Int. Breakfast Room. Day

A table for three, Elaine Schreyeck (continuity), Roger Moore (the enemy); a tired Alec arrives to join them for breakfast, Roger in the process of telling Elaine a story going around the unit.


Apparently this lorry driver sleepwalks when he gets involved with heavy drinking with his mates!


(Cutting in)

That was me, Roger; this man came into my room in the early hours … of … the … morn …ing …

Suddenly realising I had just made the unbelievably charitable mistake of providing Roger Moore – of all people – with ammunition for his deadly wit, which of course would happen now and too late to do anything about it. 


Was he tight, Alec? (As in DRUNK) 


The first time, Elaine, only the first time!
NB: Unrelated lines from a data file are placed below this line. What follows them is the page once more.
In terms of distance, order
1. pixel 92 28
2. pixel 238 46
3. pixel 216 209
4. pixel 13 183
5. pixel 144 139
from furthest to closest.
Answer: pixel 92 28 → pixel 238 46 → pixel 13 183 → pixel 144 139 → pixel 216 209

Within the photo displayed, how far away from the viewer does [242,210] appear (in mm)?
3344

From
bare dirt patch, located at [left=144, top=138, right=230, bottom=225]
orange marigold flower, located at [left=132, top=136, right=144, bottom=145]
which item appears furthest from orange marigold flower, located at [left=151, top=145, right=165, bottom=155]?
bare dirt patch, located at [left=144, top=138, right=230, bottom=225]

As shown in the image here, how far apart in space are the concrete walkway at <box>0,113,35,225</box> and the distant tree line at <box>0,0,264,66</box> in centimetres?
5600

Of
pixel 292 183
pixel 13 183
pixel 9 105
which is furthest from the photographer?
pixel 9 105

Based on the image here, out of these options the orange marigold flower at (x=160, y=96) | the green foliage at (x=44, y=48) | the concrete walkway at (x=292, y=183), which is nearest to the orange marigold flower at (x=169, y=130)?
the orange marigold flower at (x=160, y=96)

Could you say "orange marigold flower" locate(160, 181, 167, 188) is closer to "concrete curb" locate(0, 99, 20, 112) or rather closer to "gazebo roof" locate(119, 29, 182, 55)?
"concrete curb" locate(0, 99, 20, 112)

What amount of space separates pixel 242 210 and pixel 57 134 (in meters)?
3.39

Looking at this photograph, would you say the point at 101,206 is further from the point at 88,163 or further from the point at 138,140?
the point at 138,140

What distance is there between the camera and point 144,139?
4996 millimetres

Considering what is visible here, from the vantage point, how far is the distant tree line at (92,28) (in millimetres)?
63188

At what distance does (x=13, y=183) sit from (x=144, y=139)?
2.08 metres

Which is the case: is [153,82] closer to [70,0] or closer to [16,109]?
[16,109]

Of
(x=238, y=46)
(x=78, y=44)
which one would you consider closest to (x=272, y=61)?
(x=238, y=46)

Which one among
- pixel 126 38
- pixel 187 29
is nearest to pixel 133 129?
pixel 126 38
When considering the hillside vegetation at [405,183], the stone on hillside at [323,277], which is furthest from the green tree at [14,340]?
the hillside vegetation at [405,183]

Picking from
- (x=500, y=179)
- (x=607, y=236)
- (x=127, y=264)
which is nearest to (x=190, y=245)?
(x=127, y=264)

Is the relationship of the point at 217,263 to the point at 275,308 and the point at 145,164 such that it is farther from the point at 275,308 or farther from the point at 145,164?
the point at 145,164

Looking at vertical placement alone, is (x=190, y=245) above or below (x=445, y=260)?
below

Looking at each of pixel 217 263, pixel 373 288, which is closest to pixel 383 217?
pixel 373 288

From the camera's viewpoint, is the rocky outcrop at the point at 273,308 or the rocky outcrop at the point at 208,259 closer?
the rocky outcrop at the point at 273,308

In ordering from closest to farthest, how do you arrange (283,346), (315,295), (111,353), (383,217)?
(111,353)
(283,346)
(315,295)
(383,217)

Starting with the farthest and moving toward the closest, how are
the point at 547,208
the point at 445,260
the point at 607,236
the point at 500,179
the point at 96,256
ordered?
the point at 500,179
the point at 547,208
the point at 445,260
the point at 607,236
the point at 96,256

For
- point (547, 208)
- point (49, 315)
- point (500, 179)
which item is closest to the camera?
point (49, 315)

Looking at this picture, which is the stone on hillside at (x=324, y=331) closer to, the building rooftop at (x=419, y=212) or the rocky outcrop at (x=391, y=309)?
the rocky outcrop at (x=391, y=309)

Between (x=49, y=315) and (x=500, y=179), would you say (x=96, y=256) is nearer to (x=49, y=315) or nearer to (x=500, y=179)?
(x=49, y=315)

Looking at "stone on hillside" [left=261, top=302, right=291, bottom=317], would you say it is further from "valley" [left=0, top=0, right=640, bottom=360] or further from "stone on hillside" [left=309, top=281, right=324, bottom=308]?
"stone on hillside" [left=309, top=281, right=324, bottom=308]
007 was now placed on my death list!

It was not just Roger Moore who could exploit the humour in a particular situation. Another of our UK filming locations included RAF Northolt, doubling as a South American airbase for the title sequence where 007 would make his customary escape, this time in a small Acrostar jet which I recall was to have originally featured in an earlier Moonraker sequence. The art department had been working at Northolt for a couple of weeks prior to the main unit’s arrival, building and dressing the set, which happened to include dozens of palm trees along one of the perimeter roads. These were visible from outside the base and so the inhabitants of Ruislip, unaware of what was going on, became naturally curious and questions were asked about the sudden appearance of these trees. I do not know exactly how the story got out –it was probably one of the sparks –but by the time we arrived at Northolt representatives of the local Ruislip press were eagerly monitoring the airbase entrance in expectation of the imminent arrival of hundreds of Argentine prisoners of war from the Falklands, having been told that the palm trees had been put up ‘to help make them feel more at home’! It just goes to prove that you should never believe everything that you hear on a film set.